Le trésor de Goupil le roux

J’ai toujours été le premier pour tout : pour la nourriture, pour l’exploration, pour la lutte, surtout avec mon frangin, Rayon de Soleil, pugiliste comme moi, frère de sang mais non de cœur, le plus costaud après moi. C’est sur lui que je me suis fait les muscles, les crocs et les griffes, que j’ai appris l’art du combat et amélioré ma tactique de self-défense. Parmi mes deux sœurs et mes trois frères, ma préférence allait à Blanchette. J’en parle au passé car elle est morte. Elle était toute blanche comme moi, mais jusqu’à la fin de sa trop brève existence, deux semaines tout au plus. Elle est restée immaculée car contrairement à moi et à Rayon de Soleil, elle évitait les pitreries et elle ne tomba jamais dans les sacs de coke. Elle avait mal débuté dans la vie, dernière née, fragile, toute menue avec des gènes albinos, elle restait sourde à nos piaillements. Elle ne réussit jamais à se faire une place au soleil.
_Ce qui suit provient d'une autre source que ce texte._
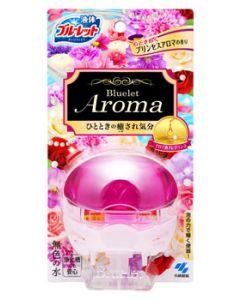 小林製薬 液体ブルーレットおくだけ アロマ 心ときめくプリンセスアロマの香り (70mL) 水洗トイレ用 芳香洗浄剤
Je ne suis pas le seul à avoir fait le grand plongeon dans le tas de charbon. Un jour le rouquin s’y essaya aussi, mais si ma mère a ignoré ma bévue, lui ne s’en est pas tiré à si bon compte. Je vis maman Luth le prendre dans sa gueule tout gémissant, tout gesticulant, tout luisant et l’obliger à subir le supplice de la douche à l’eau du ciel. Piteux, dégoulinant, penaud, il rentra au cabanon quelques minutes plus tard, mais il avait retrouvé sa couleur d’origine; contrairement à moi que ma mère oublia d’emmener aux bains douches. Maintenant il est trop tard, la teinture est prise et séchée, je suis Black et resterai Black et je porte malheur. Tous les ailurophobes vous le diront, un chat noir vous passe entre les jambes et vous en prenez pour 7 ans…7 ans de malheur. Par chance il n’y a plus guère de chaudron dans les ménages modernes et puis ces vieilles superstitions sont d’un autre temps. Quoique !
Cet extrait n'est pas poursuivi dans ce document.